Del mismo modo que la misteriosa estrella condujo a los Magos hasta la cuna del rey recién nacido, así el resplandor que irradia de Roma enrojecida con la sangre de los Mártires, nos lleva irresistiblemente a venerar a los santos que nos propone la Iglesia en este día. Mario, su esposa Marta y sus hijos Audifaz y Abacuc, llegados de las lejanas regiones de Persia en tiempo del Emperador Claudio, el Godo, para visitar las tumbas de los Apóstoles y de los valientes confesores de Cristo, van a merecer ser asociados a su triunfo.
Van a confesar al divino Niño en medio de los más crueles tormentos, añadiendo con su victoria un nuevo florón a la corona de la ciudad madre y señora, cuyas grandezas celebrábamos ayer.
En efecto, la tregua concedida a los cristianos por el edicto de Galieno no fué duradera para los fieles de Roma, y la sangre de los mártires volvió a correr en la ciudad imperial, bajo el breve reinado de Claudio II. La Pasión de estos santos peregrinos nos los presenta, poniendo, desde su llegada, al servicio de los perseguidos sus personas y sus riquezas. Buscaban y visitaban en las cárceles a los que habían sufrido por la fe, y era tan grande su devoción hacia ellos, que no contentándose con lavar sus heridas, se complacían en derramar sobre sus propias cabezas el agua que había servido a tan piadosos menesteres.
Con religioso celo se dedicaban a recoger los cuerpos de los valientes confesores, y a enterrar respetuosamente sus sagrados restos. Semejante celo no podía pasar mucho tiempo inadvertido: detenidos junto con otros cristianos, Mario, Marta y sus hijos obtuvieron la palma del martirio que tan ardientemente deseaban.

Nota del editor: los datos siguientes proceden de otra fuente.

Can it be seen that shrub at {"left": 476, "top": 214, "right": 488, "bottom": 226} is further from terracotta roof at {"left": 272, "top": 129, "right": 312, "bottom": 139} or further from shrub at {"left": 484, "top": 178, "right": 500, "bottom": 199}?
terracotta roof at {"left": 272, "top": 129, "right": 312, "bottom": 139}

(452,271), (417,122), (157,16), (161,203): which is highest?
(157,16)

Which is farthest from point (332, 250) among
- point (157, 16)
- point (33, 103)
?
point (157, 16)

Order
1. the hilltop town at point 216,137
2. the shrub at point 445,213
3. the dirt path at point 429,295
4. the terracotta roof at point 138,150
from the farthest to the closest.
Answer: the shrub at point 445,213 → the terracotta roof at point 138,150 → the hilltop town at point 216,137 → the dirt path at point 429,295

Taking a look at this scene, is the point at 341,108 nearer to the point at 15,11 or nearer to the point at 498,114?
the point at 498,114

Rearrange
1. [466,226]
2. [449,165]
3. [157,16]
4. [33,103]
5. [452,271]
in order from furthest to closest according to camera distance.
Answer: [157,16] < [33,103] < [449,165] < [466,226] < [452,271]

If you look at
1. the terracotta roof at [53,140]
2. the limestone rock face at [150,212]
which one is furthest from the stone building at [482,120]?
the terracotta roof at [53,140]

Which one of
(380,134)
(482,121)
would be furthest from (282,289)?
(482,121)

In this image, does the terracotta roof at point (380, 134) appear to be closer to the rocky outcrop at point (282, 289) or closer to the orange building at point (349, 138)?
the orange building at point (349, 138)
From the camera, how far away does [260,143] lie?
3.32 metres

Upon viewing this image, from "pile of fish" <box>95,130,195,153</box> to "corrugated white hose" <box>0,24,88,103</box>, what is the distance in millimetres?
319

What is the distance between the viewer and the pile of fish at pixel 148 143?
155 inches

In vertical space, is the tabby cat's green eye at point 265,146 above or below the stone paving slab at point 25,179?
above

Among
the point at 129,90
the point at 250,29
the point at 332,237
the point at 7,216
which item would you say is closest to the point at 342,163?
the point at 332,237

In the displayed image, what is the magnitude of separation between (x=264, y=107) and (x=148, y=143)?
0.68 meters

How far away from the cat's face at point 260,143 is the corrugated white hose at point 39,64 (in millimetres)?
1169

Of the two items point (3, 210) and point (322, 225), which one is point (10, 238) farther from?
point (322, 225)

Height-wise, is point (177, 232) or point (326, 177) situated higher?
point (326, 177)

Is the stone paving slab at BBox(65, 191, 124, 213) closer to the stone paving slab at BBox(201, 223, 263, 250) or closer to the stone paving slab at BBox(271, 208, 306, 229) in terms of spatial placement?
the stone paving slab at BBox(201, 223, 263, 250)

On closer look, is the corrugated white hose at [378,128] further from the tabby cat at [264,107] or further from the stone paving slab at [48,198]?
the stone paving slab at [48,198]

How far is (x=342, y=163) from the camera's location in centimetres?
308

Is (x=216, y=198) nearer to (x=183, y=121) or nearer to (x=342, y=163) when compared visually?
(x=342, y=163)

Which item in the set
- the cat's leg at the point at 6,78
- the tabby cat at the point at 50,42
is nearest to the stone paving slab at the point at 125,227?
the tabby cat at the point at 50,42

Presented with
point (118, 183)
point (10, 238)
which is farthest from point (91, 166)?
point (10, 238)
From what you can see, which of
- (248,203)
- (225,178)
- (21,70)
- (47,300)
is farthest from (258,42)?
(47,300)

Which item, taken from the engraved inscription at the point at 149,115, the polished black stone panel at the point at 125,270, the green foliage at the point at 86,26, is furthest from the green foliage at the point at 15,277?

Según la tradición, fueron martirizados el 20 de enero del año 270. Pero la Iglesia los celebra el 19, por estar el día siguiente totalmente dedicado a la memoria de San Fabián y San Sebastián.
"Verdaderamente son hermanos, los que vencieron los crímenes del mundo; siguieron a Cristo y ahora poseen con gloria el reino de los cielos". Así canta la Iglesia un día del año al asociar al triunfo de Cristo resucitado, nuevos grupos de mártires. Pero ¿qué alabanza cuadra mejor a los ilustres soldados cuya victoria celebramos? Si es digno de admiración el espectáculo de los miembros de una misma familia bien hermanados ¿cuánto más, si esta buena armonía persevera en medio de las obras más heróicas de caridad y de las más nobles aspiraciones hacia la patria de los cielos?.
Haced, oh gloriosos mártires, que como vosotros alcancemos esa unión de corazones, en el amor y servicio del Verbo encarnado. En medio de los más crueles tormentos, vuestra voluntad, ansiosa de seguir hasta el fin al maestro, hacía que os animáseis mutuamente a la perseverancia y que glorificáseis a Cristo por haberos permitido con el martirio, formar parte de sus siervos privilegiados. Pedid para nosotros aumento de la virtud de la fe, y una completa entrega a Aquel que vino a la tierra a rescatarnos, y las generosas disposiciones que nos permitan arriesgar y sufrirlo todo por su gloria.
SAN CANUTO, REY Y MÁRTIR
Como hemos dicho ya, a los Reyes Magos siguieron en la cueva del Señor otros santos Reyes cristianos; es, pues justo que aparezcan en este tiempo dedicado al misterio de su Nacimiento. Entre los muchos que dió a la Iglesia y a la sociedad europea el siglo XI, tan fecundo en toda clase de maravillas de la religión católica, Canuto IV en el trono de Dinamarca se destaca sobre los demás, por la aureola del martirio.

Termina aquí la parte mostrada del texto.